Elijah Jackson

No. 25 – TCU Horned Frogs
- Position: Cornerback
- Class: Senior

Personal information
- Born: December 27, 2001 (age 24)
- Listed height: 6 ft 1 in (1.85 m)
- Listed weight: 193 lb (88 kg)

Career information
- High school: Lawndale (Lawndale, California)
- College: Washington (2020–2024); TCU (2025–present);
- Stats at ESPN

= Elijah Jackson =

American football player (born 2001)

Elijah Jackson (born December 27, 2001) is an American college football cornerback for the TCU Horned Frogs.
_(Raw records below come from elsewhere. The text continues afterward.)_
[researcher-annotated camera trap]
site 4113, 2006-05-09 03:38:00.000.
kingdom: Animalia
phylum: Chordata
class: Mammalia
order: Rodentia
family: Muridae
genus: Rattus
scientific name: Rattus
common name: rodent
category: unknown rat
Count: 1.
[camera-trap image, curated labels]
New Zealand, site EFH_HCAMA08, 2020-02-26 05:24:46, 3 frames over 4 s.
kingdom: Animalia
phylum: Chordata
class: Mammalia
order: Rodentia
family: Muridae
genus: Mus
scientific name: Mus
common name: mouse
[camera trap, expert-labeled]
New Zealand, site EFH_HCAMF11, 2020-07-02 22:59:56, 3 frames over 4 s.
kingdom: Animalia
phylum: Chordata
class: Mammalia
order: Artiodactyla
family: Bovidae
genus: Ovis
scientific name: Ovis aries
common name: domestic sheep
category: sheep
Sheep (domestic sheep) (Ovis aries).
He previously played for the Washington Huskies.

== Early life ==
Jackson attended Lawndale High School in Lawndale, California. He was rated as a three-star recruit and committed to play college football for the Washington Huskies.

== College career ==
=== Washington ===
As a freshman in 2021, Jackson notched just one tackle. During the 2022 season, he played in seven games with two starts, tallying ten tackles and a forced fumble. On the final play of the 2024 Sugar Bowl quarterback Quinn Ewers attempted to throw to Adonai Mitchell in the end zone for a game-winning touchdown, where Jackson deflected the pass, sending the Huskies to the National Championship. Jackson finished his breakout 2023 season notching 61 tackles with two being for a loss, six pass deflections, two forced fumbles, and a blocked field goal.

On December 18, 2024, Jackson announced that he would enter the NCAA transfer portal.

=== TCU ===
On December 29, 2024, Jackson announced that he would transfer to TCU.

==Personal life==
Jackson is the cousin of former NBA first round picks Tony Smith and Malik Monk, and seventh round NFL pick Marcus Monk.